A dividend yield calculator is used by income investors to measure how much cash return they receive from a stock relative to its price. It's a core metric for evaluating dividend stocks, REITs, and income-focused portfolios.
How to Use This Calculator
- Enter the annual dividend per share (or enter the most recent quarterly/monthly dividend and select the frequency).
- Enter the current share price.
- Click Calculate to see dividend yield %, annual income per share, and income for any number of shares.
What This Calculator Measures
- Dividend yield % — Annual dividend divided by share price, expressed as a percentage.

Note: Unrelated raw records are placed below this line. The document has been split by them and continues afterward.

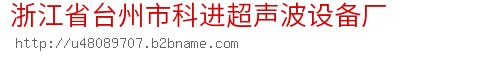 浙江省台州市科进超声波设备厂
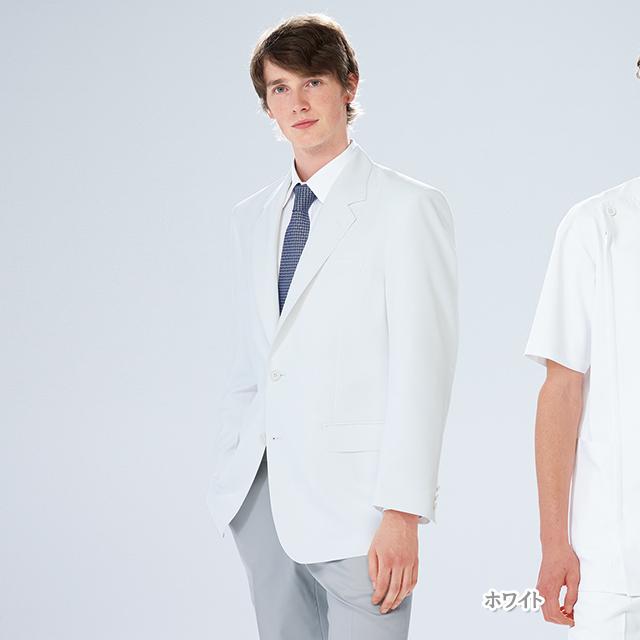 MT2250 ナガイレーベン NAGAILEBEN Naway ドクタージャケット (白衣 医療用白衣 医師用 ドクター 男性 白 ホワイト ジャケット 白衣ネット)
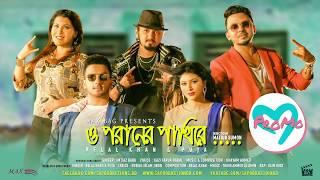 O Poraner Pakhire (Promo) | Belal Khan | Puja | Bangla New Song 2018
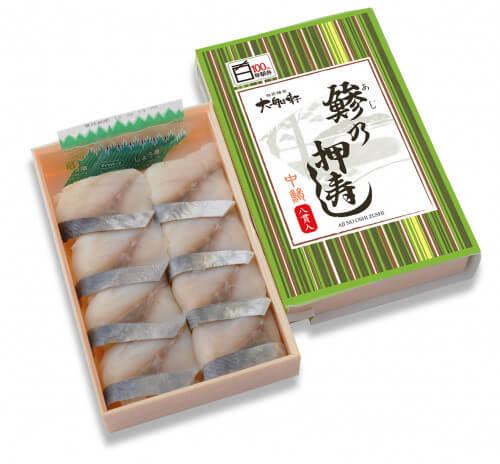 鯵の押し寿司 商品画像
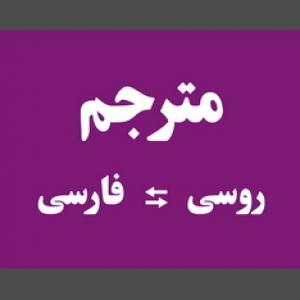ترجمه روسی به فارسی فارسی به روسی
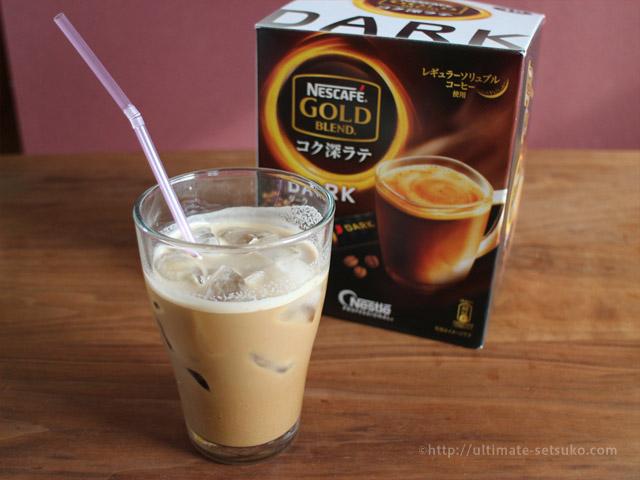 costco-stick-coffee_01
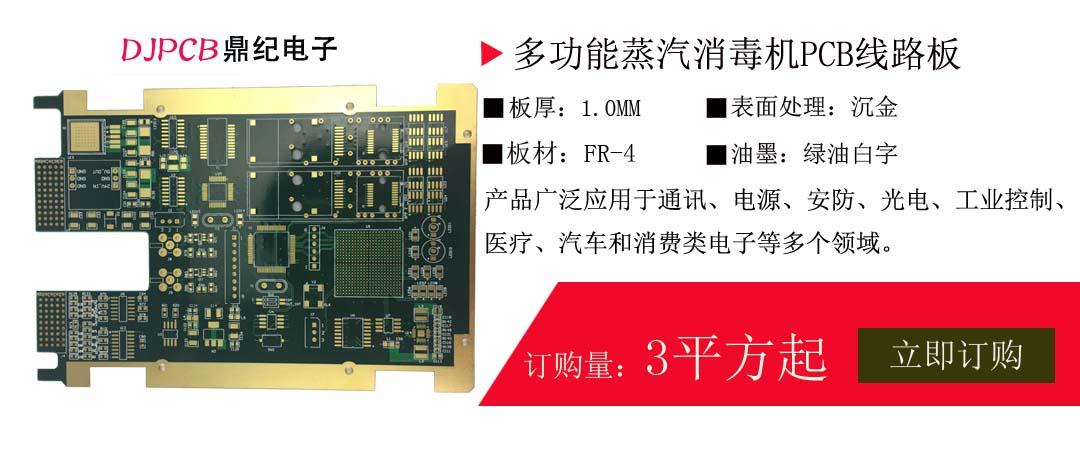 多功能蒸汽消毒机PCB线路板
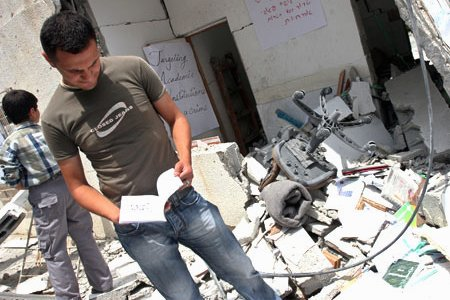 gaza books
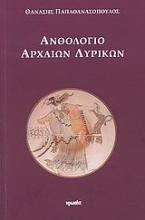 Ανθολόγιο αρχαίων λυρικών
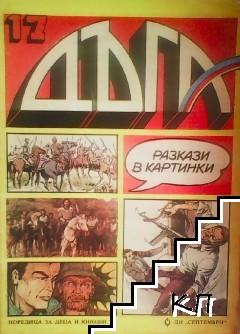 Дъга. Разкази в картинки. Бр. 17 / 1984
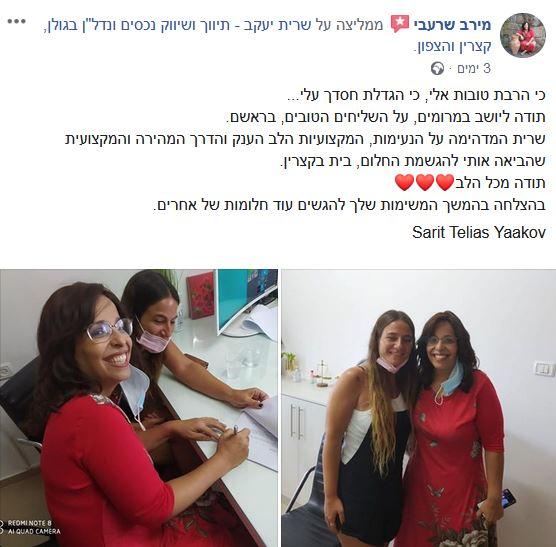 72- שרית יעקב - המלצה מלקוח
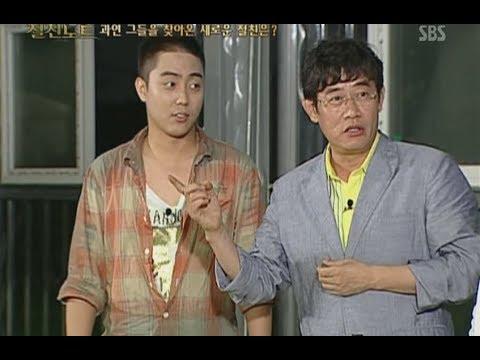 090807 ㅈㅊㄴㅌ 2 (E.38) 개그여왕 2 (이경실) 은지원(Eun Jiwon) 젝스키스(SECHSKIES) 480p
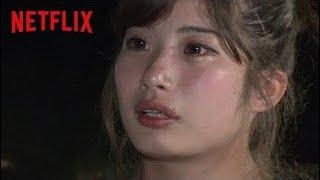 史上最悪の修羅場発生!?『あいのり:Asian Journey』第6話予告編 真実...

- Annual income — Total dividend income per share over a full year.
- Quarterly or monthly income — Per-period payout based on dividend frequency.

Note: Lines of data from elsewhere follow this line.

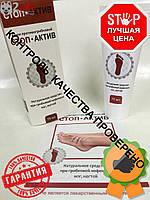 Стоп Актив крем от грибка стопы и ногтей 12485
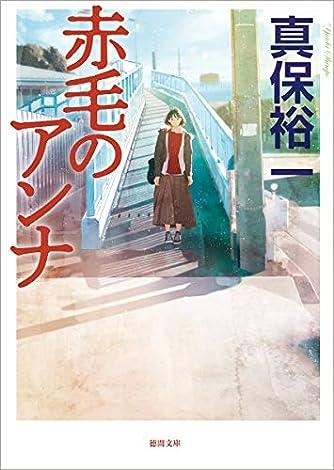 赤毛のアンナ (徳間文庫)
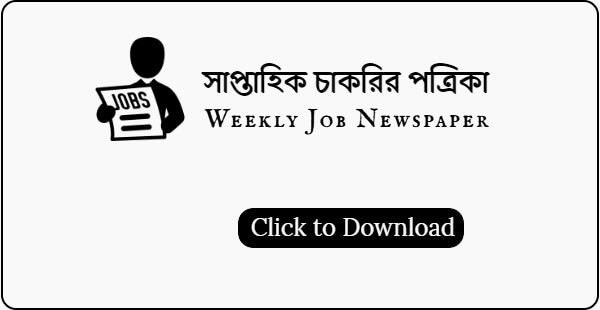 Read more about the article Saptahik Chakrir Khobor 15 October 2021 (Weekly Job Newspaper)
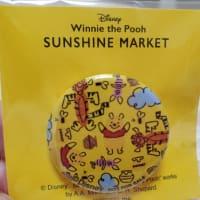 今日の幸せは黄色🍯 おひさまマーケット2020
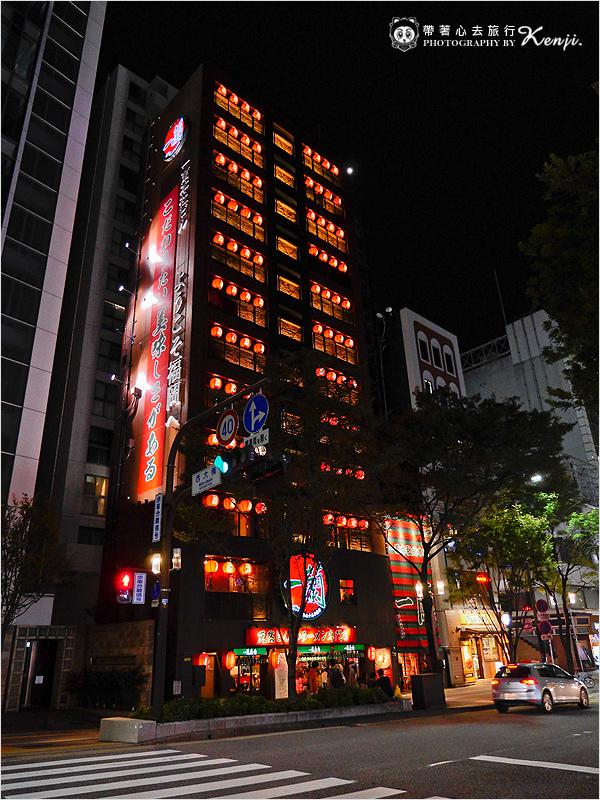 九州一蘭拉麵總店-2.jpg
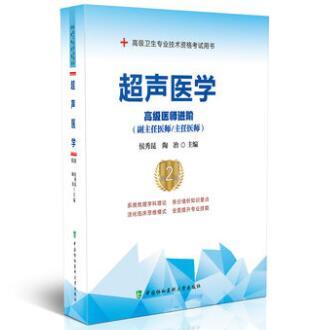高级卫生专业技术资格考试用书:超声医学高级医师进阶(副主任医师/主任医师)(第2版)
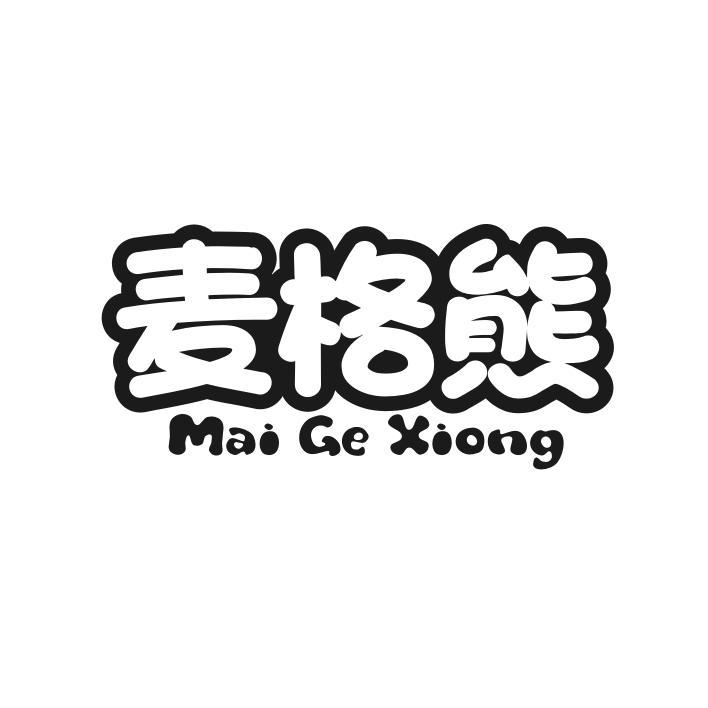 转让亚博娱乐yabo11-麦格熊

- Total portfolio income — Income from all shares held at a given yield.
Formula or Logic
Dividend Yield % = (Annual Dividend Per Share ÷ Current Share Price) × 100
Annual Income = Dividend Per Share × Number of Shares
If dividends are paid quarterly, Annual Dividend = Quarterly Dividend × 4.
Example Calculations
Example 1: A stock pays $1.80/year in dividends and trades at $45. Yield = 4%. Holding 200 shares generates $360/year in income.
Example 2: A REIT pays $0.25/month per share at a $38 price. Annual dividend = $3.00. Yield = 7.89%.
Understanding Your Results
Yields above 4–5% can signal high income, but very high yields (above 8–10%) may indicate a price drop or unsustainable payout. Always check the payout ratio (dividends as a % of earnings) to assess sustainability.
Common Mistakes to Avoid
- Using the historical dividend without checking whether it has been recently cut or suspended.
- Ignoring dividend growth — a 3% yield growing at 7% annually can outperform a static 5% yield.
- Confusing trailing yield (past dividends) with forward yield (projected dividends).
- Not accounting for dividend withholding taxes in foreign-stock investments.